§ What is asked
List each line of the records below that contains the word "camera".

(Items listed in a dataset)
"""

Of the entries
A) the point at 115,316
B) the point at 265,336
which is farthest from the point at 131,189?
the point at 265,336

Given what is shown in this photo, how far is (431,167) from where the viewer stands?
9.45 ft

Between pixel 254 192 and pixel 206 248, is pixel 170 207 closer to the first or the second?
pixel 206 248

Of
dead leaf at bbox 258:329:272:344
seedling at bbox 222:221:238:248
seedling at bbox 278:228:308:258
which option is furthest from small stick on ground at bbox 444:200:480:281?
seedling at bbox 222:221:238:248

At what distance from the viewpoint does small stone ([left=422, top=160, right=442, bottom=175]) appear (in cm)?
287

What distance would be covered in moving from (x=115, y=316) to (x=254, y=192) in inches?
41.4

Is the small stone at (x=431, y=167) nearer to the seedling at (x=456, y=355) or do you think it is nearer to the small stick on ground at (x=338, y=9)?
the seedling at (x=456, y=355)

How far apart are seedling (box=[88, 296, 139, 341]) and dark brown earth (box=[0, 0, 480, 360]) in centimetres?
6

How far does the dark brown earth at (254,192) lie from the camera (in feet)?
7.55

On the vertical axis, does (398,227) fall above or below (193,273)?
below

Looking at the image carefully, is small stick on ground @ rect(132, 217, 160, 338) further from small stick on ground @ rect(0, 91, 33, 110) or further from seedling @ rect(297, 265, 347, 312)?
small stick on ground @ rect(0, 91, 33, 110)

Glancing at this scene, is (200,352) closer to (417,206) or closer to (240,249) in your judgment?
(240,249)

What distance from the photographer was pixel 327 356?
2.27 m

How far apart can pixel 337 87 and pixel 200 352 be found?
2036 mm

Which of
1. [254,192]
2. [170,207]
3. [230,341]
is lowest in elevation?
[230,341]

"""
"""

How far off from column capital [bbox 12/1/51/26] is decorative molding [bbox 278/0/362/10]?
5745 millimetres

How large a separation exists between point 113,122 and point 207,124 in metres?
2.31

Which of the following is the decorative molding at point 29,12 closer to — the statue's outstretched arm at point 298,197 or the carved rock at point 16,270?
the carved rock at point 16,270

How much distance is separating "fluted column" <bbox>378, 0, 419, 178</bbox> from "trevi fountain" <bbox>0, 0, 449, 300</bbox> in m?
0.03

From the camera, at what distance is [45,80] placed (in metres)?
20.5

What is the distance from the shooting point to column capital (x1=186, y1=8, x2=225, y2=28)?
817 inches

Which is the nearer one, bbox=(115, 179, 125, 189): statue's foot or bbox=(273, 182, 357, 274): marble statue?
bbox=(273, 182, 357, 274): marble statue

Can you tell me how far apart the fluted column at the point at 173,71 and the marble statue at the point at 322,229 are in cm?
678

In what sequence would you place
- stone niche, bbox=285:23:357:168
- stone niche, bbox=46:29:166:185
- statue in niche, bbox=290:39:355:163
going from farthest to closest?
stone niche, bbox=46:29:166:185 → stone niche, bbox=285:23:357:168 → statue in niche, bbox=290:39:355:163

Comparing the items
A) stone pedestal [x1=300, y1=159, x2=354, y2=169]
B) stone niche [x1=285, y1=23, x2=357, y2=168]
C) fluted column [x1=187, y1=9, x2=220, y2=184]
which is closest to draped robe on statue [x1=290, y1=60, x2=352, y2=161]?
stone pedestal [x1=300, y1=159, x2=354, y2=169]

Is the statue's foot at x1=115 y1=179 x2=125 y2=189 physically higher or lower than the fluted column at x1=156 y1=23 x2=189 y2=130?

"""

§ The solution
How far does the dark brown earth at (254,192) lie from the camera (in feet)?
From the camera, at what distance is [45,80] placed (in metres)?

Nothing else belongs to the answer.